Of course I know it, she wanted to shout at him. She knew it. Her grandmother knew it. Everyone who knew her damnable destiny knew it. But it didn’t make it any easier. She opened her lips to say a version of all that, then stopped. She’d said it all before and more than once, and if she was to say it again, the Wall was not the person to hear it. He earns his name in these exchanges, she thought. Her giant protector was inclined toward emotional detachment, and if she needed to vent, Leshie was the answer.

She turned her eyes back outside as they rattled along through the city, looking at the boarded doors and shuttered windows, the empty stalls and stands in the squares that only recently bustled with life. No longer. In the days before the battle, Lord Hasham had decreed a period of martial law, and for large parts of the city it was still in place as they tried to root out the malefactors and clear the rubble and the dead away.

It would take weeks, months, years to make Aram what it was. And there was still the chance that further disaster would come to her. Saska could not forget her dreams, forget the spreading fires and burning forests, the mountains spouting flame. The world was firmly in the jaws of the Ever-War now, and it wasn’t going to get any better.

They crossed the Amedda River, which cut down through the city to empty into the bay. Many bridges spanned its width, some simple walkways barely wide enough for two men to walk abreast, others great stone monstrosities upon which entire towns seemed to have grown, shops and taverns, winesinks and brothels, even little courtyards where tradesmen sold their wares.

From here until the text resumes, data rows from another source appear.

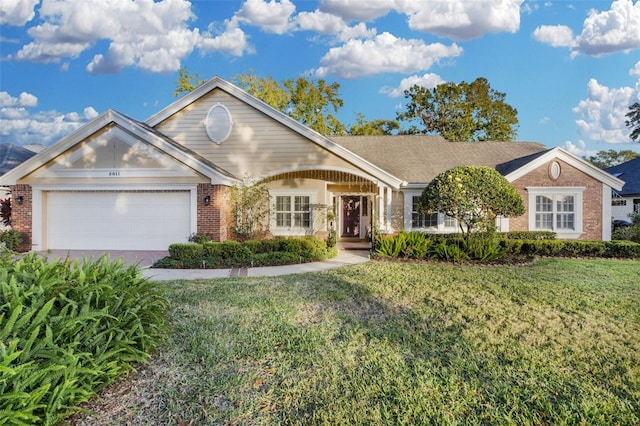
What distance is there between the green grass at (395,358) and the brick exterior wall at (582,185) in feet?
28.4

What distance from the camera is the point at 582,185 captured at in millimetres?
15328

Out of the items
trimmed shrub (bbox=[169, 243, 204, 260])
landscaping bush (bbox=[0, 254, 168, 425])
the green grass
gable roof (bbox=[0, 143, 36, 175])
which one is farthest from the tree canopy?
landscaping bush (bbox=[0, 254, 168, 425])

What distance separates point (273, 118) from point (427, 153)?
766cm

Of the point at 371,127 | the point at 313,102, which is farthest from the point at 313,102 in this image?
the point at 371,127

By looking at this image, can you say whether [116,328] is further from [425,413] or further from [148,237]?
[148,237]

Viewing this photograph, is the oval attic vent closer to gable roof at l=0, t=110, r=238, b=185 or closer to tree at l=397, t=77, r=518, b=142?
gable roof at l=0, t=110, r=238, b=185

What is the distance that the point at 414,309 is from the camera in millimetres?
6059

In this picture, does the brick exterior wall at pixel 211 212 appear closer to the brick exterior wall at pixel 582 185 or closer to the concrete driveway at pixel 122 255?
the concrete driveway at pixel 122 255

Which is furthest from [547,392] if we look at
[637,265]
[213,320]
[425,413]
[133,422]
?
[637,265]

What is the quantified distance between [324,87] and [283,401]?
30.9m

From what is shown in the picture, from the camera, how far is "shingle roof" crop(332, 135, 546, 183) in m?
16.2

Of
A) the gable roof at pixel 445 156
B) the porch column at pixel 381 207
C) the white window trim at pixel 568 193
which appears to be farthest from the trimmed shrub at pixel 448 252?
the white window trim at pixel 568 193

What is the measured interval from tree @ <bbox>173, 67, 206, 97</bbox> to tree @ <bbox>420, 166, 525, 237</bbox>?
79.0 feet

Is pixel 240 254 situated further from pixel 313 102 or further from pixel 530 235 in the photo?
pixel 313 102
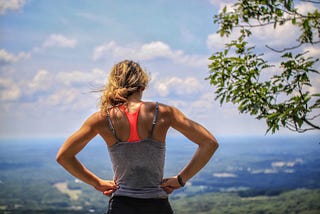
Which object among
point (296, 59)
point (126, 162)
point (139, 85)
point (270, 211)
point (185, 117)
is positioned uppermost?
point (296, 59)

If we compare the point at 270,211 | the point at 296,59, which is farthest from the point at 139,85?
the point at 270,211

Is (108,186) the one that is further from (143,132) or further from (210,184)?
(210,184)

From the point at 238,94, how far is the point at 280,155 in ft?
417

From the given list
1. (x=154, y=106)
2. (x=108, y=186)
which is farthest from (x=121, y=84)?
(x=108, y=186)

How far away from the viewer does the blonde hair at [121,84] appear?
6.63ft

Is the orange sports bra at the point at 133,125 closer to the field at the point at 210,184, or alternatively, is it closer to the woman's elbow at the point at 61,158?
the woman's elbow at the point at 61,158

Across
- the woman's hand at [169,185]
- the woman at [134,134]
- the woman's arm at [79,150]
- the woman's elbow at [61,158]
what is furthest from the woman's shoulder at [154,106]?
the woman's elbow at [61,158]

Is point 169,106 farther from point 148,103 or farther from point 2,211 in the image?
point 2,211

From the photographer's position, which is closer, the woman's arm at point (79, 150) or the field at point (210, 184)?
the woman's arm at point (79, 150)

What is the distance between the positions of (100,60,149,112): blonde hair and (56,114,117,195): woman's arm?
100 mm

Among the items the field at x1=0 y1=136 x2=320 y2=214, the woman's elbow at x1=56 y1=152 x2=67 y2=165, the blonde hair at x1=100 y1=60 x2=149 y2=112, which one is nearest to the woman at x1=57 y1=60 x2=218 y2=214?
the blonde hair at x1=100 y1=60 x2=149 y2=112

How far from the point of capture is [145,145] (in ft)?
6.58

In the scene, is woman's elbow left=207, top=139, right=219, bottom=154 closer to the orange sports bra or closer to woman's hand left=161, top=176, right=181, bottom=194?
woman's hand left=161, top=176, right=181, bottom=194

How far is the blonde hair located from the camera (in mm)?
2021
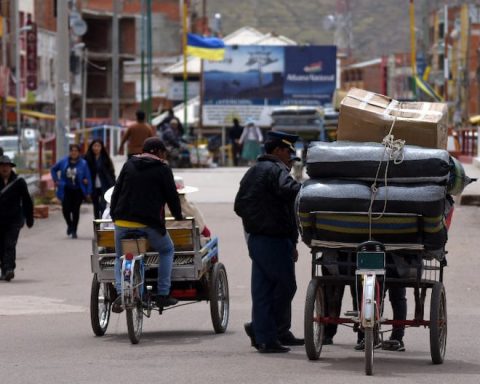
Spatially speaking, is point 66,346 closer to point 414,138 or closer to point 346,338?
point 346,338

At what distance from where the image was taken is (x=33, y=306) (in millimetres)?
16547

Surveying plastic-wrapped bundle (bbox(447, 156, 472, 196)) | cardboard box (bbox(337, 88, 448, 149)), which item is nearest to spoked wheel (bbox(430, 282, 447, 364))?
plastic-wrapped bundle (bbox(447, 156, 472, 196))

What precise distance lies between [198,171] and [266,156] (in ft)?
106

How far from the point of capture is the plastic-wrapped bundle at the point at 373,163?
1092 cm

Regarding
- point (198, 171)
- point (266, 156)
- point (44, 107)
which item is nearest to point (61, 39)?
point (198, 171)

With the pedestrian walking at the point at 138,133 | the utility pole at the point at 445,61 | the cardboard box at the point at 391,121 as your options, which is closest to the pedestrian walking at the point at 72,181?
the pedestrian walking at the point at 138,133

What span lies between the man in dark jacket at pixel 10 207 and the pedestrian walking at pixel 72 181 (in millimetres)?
5703

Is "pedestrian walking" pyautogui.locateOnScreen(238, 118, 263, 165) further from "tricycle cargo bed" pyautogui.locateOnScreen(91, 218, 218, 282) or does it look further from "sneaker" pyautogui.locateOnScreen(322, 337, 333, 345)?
"sneaker" pyautogui.locateOnScreen(322, 337, 333, 345)

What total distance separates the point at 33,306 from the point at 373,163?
648 cm

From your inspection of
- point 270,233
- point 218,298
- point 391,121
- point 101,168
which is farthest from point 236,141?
point 391,121

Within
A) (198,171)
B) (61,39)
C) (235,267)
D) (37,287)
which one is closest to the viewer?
(37,287)

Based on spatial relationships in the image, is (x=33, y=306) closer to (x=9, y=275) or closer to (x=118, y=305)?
(x=9, y=275)

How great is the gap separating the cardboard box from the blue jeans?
87.8 inches

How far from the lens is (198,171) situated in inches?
1759
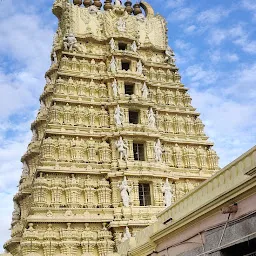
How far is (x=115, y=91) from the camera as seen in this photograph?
3138 cm

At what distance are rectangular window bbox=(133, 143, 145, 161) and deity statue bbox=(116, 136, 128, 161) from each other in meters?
1.40

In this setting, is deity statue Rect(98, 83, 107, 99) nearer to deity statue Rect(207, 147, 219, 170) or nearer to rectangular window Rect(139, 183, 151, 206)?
rectangular window Rect(139, 183, 151, 206)

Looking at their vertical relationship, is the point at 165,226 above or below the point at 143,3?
below

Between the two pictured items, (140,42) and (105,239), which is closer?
(105,239)

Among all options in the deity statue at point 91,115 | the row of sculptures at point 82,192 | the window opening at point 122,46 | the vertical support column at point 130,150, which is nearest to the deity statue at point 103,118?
the deity statue at point 91,115

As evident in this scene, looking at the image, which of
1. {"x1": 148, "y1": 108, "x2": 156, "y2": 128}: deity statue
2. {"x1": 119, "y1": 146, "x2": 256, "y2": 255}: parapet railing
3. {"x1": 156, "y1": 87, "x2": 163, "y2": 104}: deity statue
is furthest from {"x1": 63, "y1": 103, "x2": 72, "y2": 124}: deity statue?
{"x1": 119, "y1": 146, "x2": 256, "y2": 255}: parapet railing

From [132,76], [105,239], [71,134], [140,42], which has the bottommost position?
[105,239]

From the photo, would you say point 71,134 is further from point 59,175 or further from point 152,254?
point 152,254

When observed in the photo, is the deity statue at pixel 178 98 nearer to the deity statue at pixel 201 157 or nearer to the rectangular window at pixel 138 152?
the deity statue at pixel 201 157

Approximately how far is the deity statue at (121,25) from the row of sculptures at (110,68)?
3.21 m

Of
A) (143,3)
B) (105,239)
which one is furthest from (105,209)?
(143,3)

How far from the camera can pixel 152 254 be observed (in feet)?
49.2

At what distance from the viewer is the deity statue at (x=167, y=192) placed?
2722 centimetres

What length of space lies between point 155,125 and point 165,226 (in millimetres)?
17245
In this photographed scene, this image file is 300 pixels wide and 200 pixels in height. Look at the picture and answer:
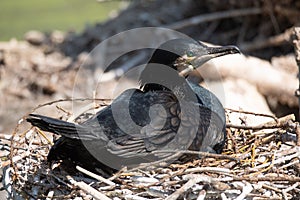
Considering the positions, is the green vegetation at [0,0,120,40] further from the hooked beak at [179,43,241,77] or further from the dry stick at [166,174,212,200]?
the dry stick at [166,174,212,200]

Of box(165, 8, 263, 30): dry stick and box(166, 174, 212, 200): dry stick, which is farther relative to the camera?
box(165, 8, 263, 30): dry stick

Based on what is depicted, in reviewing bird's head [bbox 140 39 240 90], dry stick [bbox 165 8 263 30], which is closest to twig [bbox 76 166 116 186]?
bird's head [bbox 140 39 240 90]

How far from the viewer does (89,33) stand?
10.8 metres

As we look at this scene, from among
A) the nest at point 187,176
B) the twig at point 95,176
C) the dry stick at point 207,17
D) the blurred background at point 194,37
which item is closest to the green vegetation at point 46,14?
the blurred background at point 194,37

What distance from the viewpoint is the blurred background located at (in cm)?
852

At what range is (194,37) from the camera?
1021cm

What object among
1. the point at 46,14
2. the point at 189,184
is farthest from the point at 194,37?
the point at 46,14

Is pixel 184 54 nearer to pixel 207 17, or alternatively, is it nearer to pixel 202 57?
pixel 202 57

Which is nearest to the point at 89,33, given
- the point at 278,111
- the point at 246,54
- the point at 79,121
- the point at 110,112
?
the point at 246,54

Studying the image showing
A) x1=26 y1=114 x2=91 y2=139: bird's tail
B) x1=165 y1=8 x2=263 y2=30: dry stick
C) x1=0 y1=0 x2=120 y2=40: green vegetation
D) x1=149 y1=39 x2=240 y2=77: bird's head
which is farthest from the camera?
x1=0 y1=0 x2=120 y2=40: green vegetation

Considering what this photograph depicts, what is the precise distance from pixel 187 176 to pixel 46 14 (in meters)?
14.0

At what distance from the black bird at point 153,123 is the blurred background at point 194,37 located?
268cm

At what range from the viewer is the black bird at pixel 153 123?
15.4ft

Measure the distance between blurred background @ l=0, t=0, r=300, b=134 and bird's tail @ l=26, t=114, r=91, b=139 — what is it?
11.2ft
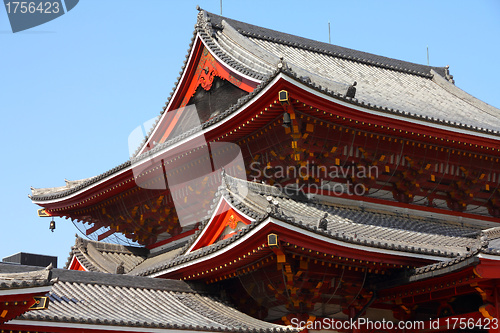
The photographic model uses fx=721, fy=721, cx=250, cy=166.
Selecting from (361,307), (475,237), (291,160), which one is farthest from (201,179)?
(475,237)

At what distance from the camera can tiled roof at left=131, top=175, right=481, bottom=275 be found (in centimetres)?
1669

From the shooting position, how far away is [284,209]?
17719 mm

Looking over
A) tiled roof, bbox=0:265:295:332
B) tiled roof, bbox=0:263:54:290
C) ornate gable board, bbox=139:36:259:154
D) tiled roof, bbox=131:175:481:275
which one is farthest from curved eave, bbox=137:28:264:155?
tiled roof, bbox=0:263:54:290

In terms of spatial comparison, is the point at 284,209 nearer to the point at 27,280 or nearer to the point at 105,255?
the point at 27,280

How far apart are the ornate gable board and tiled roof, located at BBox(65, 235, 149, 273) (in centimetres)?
359

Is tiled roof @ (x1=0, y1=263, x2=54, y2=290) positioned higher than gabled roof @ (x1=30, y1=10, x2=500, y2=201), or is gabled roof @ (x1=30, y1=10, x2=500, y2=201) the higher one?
gabled roof @ (x1=30, y1=10, x2=500, y2=201)

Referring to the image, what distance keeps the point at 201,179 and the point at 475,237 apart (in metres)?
8.27

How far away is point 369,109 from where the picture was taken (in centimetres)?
1947

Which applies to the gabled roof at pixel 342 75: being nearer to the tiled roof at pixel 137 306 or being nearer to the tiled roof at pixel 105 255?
the tiled roof at pixel 105 255

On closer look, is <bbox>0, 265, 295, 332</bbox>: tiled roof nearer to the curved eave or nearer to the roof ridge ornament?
the curved eave

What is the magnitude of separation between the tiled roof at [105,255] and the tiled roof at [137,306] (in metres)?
5.75

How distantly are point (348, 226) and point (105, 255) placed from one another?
32.0 ft

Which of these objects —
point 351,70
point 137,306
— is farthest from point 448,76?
point 137,306

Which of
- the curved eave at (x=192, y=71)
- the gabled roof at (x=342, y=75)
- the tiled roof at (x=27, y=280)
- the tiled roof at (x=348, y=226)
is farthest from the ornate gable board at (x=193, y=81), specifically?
the tiled roof at (x=27, y=280)
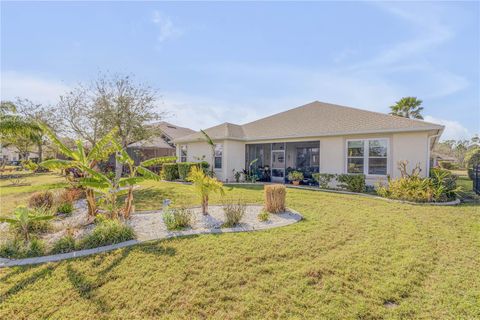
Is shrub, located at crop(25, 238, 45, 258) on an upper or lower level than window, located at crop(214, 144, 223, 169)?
lower

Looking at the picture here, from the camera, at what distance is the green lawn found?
328cm

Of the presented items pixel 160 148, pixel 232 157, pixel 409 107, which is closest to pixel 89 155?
pixel 232 157

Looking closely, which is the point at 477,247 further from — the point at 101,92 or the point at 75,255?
the point at 101,92

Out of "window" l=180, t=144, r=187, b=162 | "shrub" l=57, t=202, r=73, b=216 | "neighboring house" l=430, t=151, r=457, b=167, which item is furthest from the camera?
"neighboring house" l=430, t=151, r=457, b=167

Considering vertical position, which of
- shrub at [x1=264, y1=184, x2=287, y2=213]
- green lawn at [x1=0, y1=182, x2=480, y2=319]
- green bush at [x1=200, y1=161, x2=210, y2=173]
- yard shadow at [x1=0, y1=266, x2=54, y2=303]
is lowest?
yard shadow at [x1=0, y1=266, x2=54, y2=303]

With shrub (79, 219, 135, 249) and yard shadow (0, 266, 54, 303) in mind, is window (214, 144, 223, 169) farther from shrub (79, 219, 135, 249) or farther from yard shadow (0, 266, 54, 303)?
yard shadow (0, 266, 54, 303)

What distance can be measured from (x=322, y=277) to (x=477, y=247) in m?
4.29

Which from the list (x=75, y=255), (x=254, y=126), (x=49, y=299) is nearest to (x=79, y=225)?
(x=75, y=255)

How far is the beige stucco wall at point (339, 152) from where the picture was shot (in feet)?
39.5

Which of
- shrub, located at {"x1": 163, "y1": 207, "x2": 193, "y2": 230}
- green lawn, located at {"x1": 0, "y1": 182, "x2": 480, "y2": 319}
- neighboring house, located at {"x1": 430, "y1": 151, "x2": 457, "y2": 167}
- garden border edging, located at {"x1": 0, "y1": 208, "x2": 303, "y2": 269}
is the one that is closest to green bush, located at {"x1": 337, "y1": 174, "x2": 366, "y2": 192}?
green lawn, located at {"x1": 0, "y1": 182, "x2": 480, "y2": 319}

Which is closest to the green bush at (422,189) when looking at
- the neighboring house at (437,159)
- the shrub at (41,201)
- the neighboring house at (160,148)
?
the shrub at (41,201)

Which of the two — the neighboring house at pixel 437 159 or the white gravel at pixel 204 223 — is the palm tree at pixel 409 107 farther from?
the white gravel at pixel 204 223

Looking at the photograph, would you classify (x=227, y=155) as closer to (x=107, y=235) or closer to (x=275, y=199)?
(x=275, y=199)

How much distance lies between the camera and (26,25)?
8.78 m
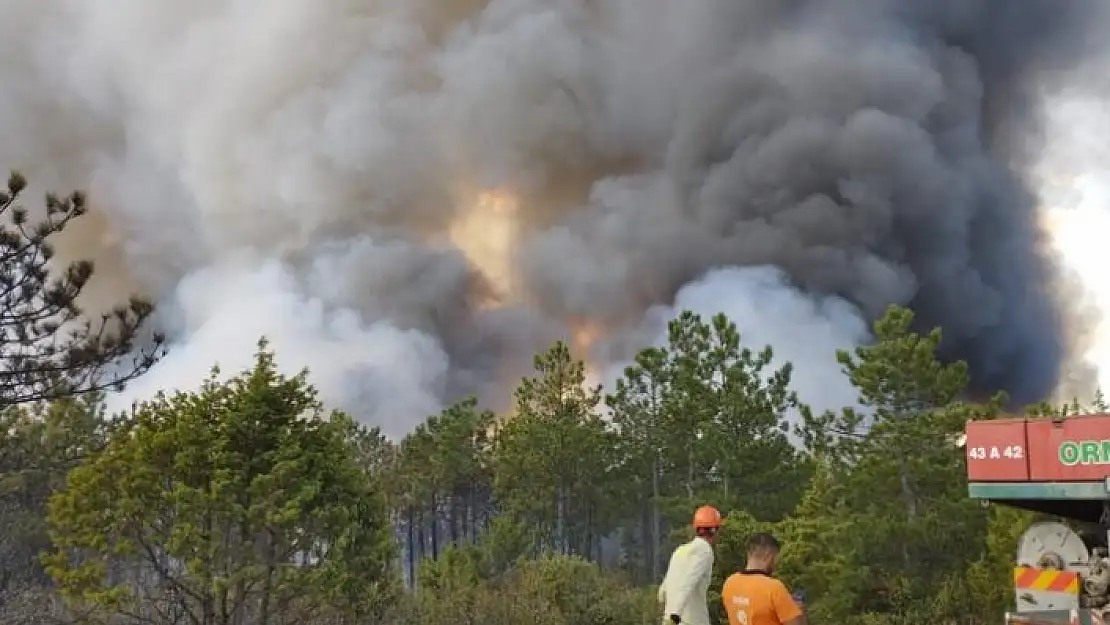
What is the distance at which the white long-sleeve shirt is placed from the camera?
472 cm

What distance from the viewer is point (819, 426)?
59.0 feet

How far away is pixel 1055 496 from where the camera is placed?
5.71 meters

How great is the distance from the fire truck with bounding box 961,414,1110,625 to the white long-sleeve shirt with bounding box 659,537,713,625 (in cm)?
236

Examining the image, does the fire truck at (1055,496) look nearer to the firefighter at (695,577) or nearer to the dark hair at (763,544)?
the firefighter at (695,577)

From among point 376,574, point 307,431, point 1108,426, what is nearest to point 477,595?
point 376,574

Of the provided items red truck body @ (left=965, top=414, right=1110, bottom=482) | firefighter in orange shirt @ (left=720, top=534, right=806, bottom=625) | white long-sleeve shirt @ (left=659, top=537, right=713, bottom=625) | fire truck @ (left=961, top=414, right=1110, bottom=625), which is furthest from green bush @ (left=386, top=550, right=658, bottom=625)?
firefighter in orange shirt @ (left=720, top=534, right=806, bottom=625)

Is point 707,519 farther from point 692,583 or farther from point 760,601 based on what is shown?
point 760,601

Or used to. As with everywhere else, the bridges were quiet, the tradesmen gone, only soldiers walking the streets. It made for mournful viewing. Saska used to like looking down at the bridges from the top of the palace. Now, from up there, all she saw was death.

The palace itself was busier than she’d ever known it, though. In the vast entrance hall at its base, Lord Hasham had set up a bustling command centre, from where he issued his orders. There were hundreds of soldiers here, ever coming and going on patrol, sorting weapons and armour and dragging in new captives for interrogation. Those were taken to the palace’s western side from the main hall, where several dark stairways led down into the dungeons. Saska had not asked what sort of methods were used to extract information from them, but she didn’t imagine they would be pleasant. It was said that Iziah Hasham had several prized torturers at his disposal, and was not unwilling to use them.

The litter came to a halt at the bottom of the wide bronze steps, glimmering under the blaze of the sun. Saska did not waste a moment in escaping that suffocating wooden cell, dashing out through the curtains and scaling the steps to enter the relative cool of the atrium. Her ears were assaulted at once by the great echoing cacophony within; soldiers marching, steel ringing, voices shouting out commands. To the left of the doors, she sighted the Strong Eagle giving orders to a group of some thirty men, all wearing the scale-mail shirts and eagle half-helms of the Aram City Guard. He seemed to be issuing an instruction over a particular building that needed searching. A tip-off from a spy, perhaps, or information extracted from one of the prisoners in the dungeons. The Wise Eagle was here as well, Saska observed, leading a prayer with a host of some fifty soldiers, all kneeling before him with their heads lowered and hands pressed together at the palm. She could guess at what was troubling them. During the battle, Aramatians had been forced to fight and kill Aramatians and it had not sat well with many. The Wise Eagle, in his purifying glory, had come down to cleanse them of this sin.